=== Text provided ===
Let $X$ be a locally compact Hausdorff space.

To show that an open subspace $Y$ of $X$ is itself locally compact, given $x \in Y$ fix open neighbourhoods $U$ and $V$ of $x$ in $X$ such that

  • $\overline{U}$ is compact. (It is possible to do this because $X$ is locally compact.)
  • $\overline{V} \subseteq Y$. (It is possible to do this because locally compact Hausdorff spaces are regular.)

Now $U \cap V$ is an open neighbourhood of $x$ in $X$ (and also in $Y$). Furthermore

  • as $\overline{U \cap V} \subseteq \overline{V} \subseteq Y$, then $\operatorname{cl}_Y ( U \cap V ) = \overline{U \cap V} \cap Y = \overline{U \cap V}$.
  • as $\overline{U \cap V}$ is a closed subset of the compact $\overline{U}$, it is also compact.
===
### [Exercise tasks]
1. In the proof about open subspaces of locally compact Hausdorff spaces, why can $V$ be chosen so that $\overline{V} \subseteq Y$?
2. List each set that the proof about open subspaces of locally compact Hausdorff spaces denotes by a single capital letter, with the description it gives.
3. Pick up the proof that open subspaces of locally compact Hausdorff spaces are locally compact after its final bullet point, and carry it on from there.
=== Material ===
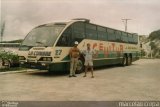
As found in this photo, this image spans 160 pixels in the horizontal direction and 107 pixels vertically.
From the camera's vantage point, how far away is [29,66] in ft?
55.8

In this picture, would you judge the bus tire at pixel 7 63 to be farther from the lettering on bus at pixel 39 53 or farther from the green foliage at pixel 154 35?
the green foliage at pixel 154 35

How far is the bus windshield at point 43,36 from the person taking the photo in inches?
667

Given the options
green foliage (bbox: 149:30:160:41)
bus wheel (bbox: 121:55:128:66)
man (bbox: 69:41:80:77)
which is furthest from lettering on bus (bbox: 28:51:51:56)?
green foliage (bbox: 149:30:160:41)

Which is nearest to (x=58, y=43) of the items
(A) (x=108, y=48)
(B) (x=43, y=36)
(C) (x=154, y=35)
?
(B) (x=43, y=36)

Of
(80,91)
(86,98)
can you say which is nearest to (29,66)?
(80,91)

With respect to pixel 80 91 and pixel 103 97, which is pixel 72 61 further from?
pixel 103 97

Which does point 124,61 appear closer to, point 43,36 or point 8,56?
point 8,56

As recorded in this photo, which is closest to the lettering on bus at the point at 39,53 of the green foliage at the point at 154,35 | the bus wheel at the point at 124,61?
the bus wheel at the point at 124,61

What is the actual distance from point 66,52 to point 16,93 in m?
6.60

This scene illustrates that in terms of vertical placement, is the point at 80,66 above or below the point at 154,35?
below

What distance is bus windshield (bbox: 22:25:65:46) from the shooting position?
1695 cm

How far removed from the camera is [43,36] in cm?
1741

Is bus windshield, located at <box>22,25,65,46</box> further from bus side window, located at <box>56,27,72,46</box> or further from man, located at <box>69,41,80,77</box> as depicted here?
man, located at <box>69,41,80,77</box>

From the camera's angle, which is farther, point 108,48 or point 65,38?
point 108,48
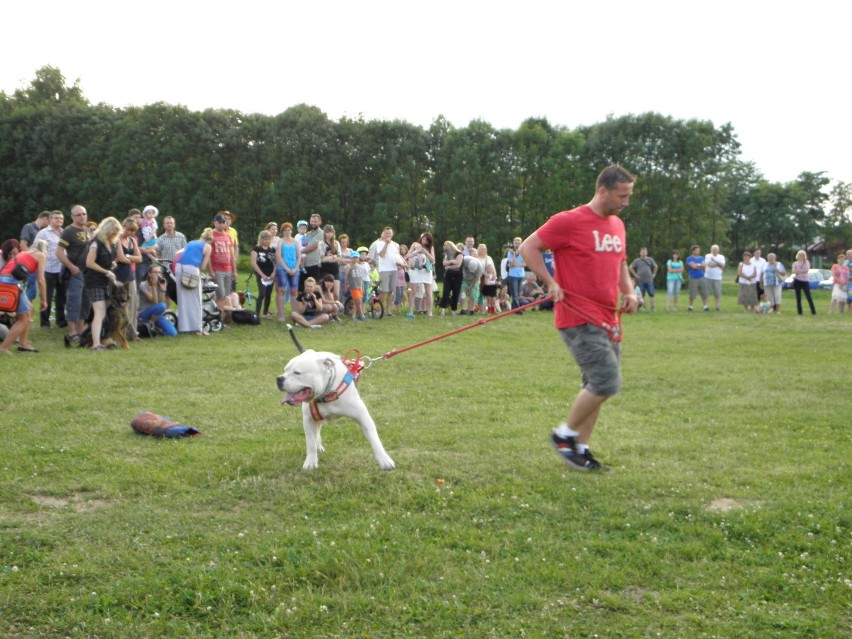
===
### [Answers for this exercise]
1. Locally compact Hausdorff spaces are regular.

2.
- $X$: a locally compact Hausdorff space
- $Y$: an open subspace of $X$
- $U$: an open neighbourhood of $x$ in $X$ with $\overline{U}$ compact
- $V$: an open neighbourhood of $x$ in $X$ with $\overline{V} \subseteq Y$

3.
Since you already know that closed subspaces of $X$ are locally compact, it now easily follows that locally closed subspaces of $X$ are locally compact. Recall that being locally closed in $X$ is equivalent to being of the form $U \cap F$ where $U \subseteq X$ is open and $F \subseteq X$ is closed. So $F$ is locally compact as a closed subspace of $X$, and $U \cap F$ is locally compact as an open subspace of $F$.

It may be worth mentioning that locally compact subspaces of Hausdorff spaces are locally closed. (See this question and its answer.) And so in a locally compact Hausdorff space, being a locally compact subspace and being a locally closed subspace are equivalent notions.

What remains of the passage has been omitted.